Photo by James Bareham/The Verge

In 2017, when Google launched the Pixelbook, the case for ChromeOS changed somewhat. It was no longer just a beautiful and useful laptop – it was also a convertible, flipping device that could be used as a tablet. Google even built a stylus, called the Pixelbook Pen, to go along with the device. The Pixelbook was Google’s attempt to battle the iPad and MacBook Air into a single product. It had Google Assistant built in, it could connect to a Pixel phone and use its data, and it could run Android apps. It was all of Google’s computing vision in one body. (It also had one of the best laptop keyboards ever.)

Since that device, Google has barely been able to track down what made the Pixelbook great. He continued to chase and Chrome OS-ize anything that looked like the future of computing: First, there was the disastrous Pixel Slate, a tablet with a detachable keyboard that looked a lot like the Microsoft Surface. Then there was the Pixelbook Go, a smaller and slightly cheaper version of the Pixelbook that, when it launched in 2019, just couldn’t keep up with the competition. “Comparable Chromebooks cost at least a hundred dollars less for similar features,” The edge‘s Dieter Bohn wrote in his review of the device. “So with the Pixelbook Go, what are you paying for?”

In 2019, a weird thing happened: Chromebooks were good! Acer, Asus and others had started investing in non-disposable hardware for their ChromeOS devices. Lenovo had a Yoga Chromebook, and Dell and HP were starting to sell Chromebooks in a wide range of price points and specs. Chromebooks had gone from “crappy but cheap option” to a real alternative to Windows. And most of those options were also significantly cheaper than any of Google’s Pixelbooks.

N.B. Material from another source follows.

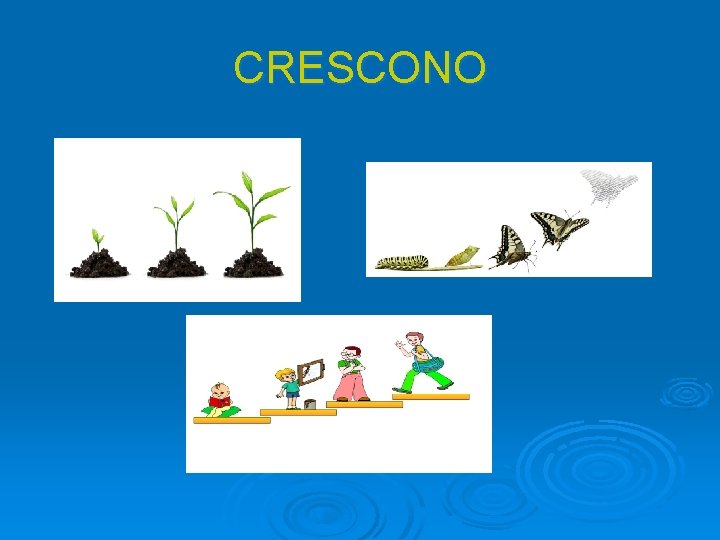 CRESCONO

The devices have been particularly effective in education, but as research firm Canalys analyst Brian Lynch said last year, “Chromebooks are well and truly a consumer computing product now.” There are good Chromebooks available in all shapes and sizes: you can buy Chromebooks that flip over, Chromebooks that fold, Chromebooks that pop out, Chromebooks with ThinkPad-style trackpoints. Even the high-end market has become competitive, with devices like the Acer Chromebook Spin 713 and Samsung Galaxy Chromebook 2 bringing some of Google’s design prowess to the space.

At the start of the pandemic, when students had to go to school from home, Chromebooks exploded. ChromeOS devices have outsold Apple’s Macs for the first time, according to data from analytics firm IDC. And Canalys said Chromebooks grew 275% between the first quarter of 2020 and the same period in 2021. But as the PC market slowed after a huge early pandemic surge, ChromeOS fell more than most: research firm Gartner predicted that Chromebooks would be down 30% in 2022.

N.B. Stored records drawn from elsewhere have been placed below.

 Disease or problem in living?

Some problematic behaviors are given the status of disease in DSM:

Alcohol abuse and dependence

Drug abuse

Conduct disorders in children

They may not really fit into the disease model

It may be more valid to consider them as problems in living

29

An Acer Chromebook Spin 714, open in stand mode, on a dark wood table.

Acer and other PC makers have stepped up their Chromebook game in recent years.
Photo by Becca Farsace/The Verge

Meanwhile, Google hasn’t shipped a new laptop in almost three years, although the Pixelbook Go is still on sale in the company’s store. Over the past few months, some have speculated that Google’s Tensor chip could be a reason for the company to reinvest in the space, looking for ways to bring its AI prowess to ChromeOS and laptops. – and fix the Android compatibility issue once and for all.

Going forward, it’s clear the company is focusing where it thinks the Android ecosystem needs it: smartwatches and tablets. It’s also possible that after years of trying to create luxurious, state-of-the-art Chromebooks, the company has realized that schools and students are likely to remain ChromeOS’ best customers, and those customers won’t pay. never Google prices.

To be fair, though, Google has a long history of scrapping projects before finally deciding to try them again – smartwatches and even Google Glass all come to mind, and remember three years ago, when Google announced it was pulling out of the tablet business. focus only on laptops? — so Google might one day decide it needs to help revive the Chromebook market. But for now, the ChromeOS market is solid and Google is no longer trying to push it forward.